By Tyler Durden on 05/10/2012 11:35 -0400
Back on May 5th, before the shocking outcome of the Greek elections was known, and before anyone had even heard of the May 15th €430 million bond maturity, we explicitly warned that in the case of continued anarchy in the country (predicting the inability to form a gogvernment) that, “it is unlikely that Greece can persist under anarchy, especially with another critical event coming due: a €430 million payment on an international law bond that matures on May 15, and whose owners have held out from the PSI process (remember that? apparently not all has been swept under the rug). In fact we now know that the Norwegian sovereign wealth fund could very well be the entity that will demand payment and when it doesn’t get it will promptly proceed to sue Greece.” Indeed, as explained, the bond is held by non-PSI holders, and it has international-law covenants, in other words by parties non compliant to the PSI agreement and whose claims must be satisfied unless total chaos were to break out in the sovereign arena!

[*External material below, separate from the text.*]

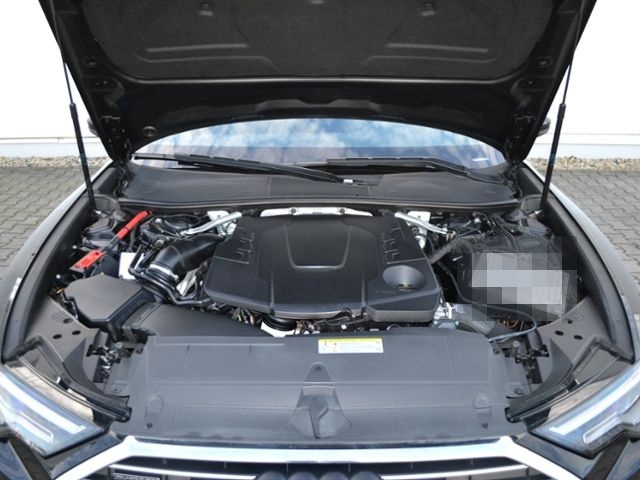 Audi A6 Avant Sport 50 TDI 286 PS qu. Tiptr. LUFT/STA foto 11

Which means that for all the rhetoric about the successful Greek PSI with acceptance rates of nearly 97%, it is one tiny issue that can derail the whole process and send Greece into an out of control default.

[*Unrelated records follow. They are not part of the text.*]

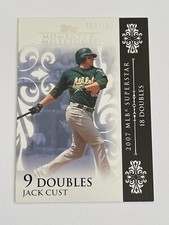 2008 Topps Moments &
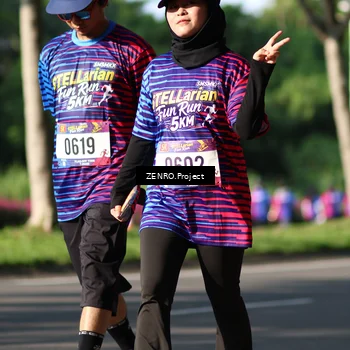 Runner Photo 8023320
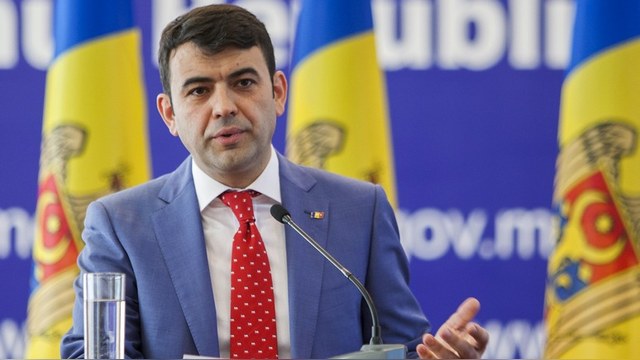 Le Monde: Премьер Молдавии поплатился должностью за подделку аттестата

Recall what only Zero Hedge warned back in January: “while the bulk of the bonds, or what is now becoming obvious is the junior class, can be impaired with impunity (pardon the pun), it is the UK-law, or the non-domestic indenture, bonds, which are the de facto fulcrum security. And since the notional outstanding here is tiny, it is quite easy to build up a blocking stake in the bonds and to obtain full control of the process” It appears that more have grasped this outcome, and now 5 days ahead of D-Day are once again dumping all exposure to the bond which some other hedge funds called a “No-Brainer” and the “Trade of the Year.”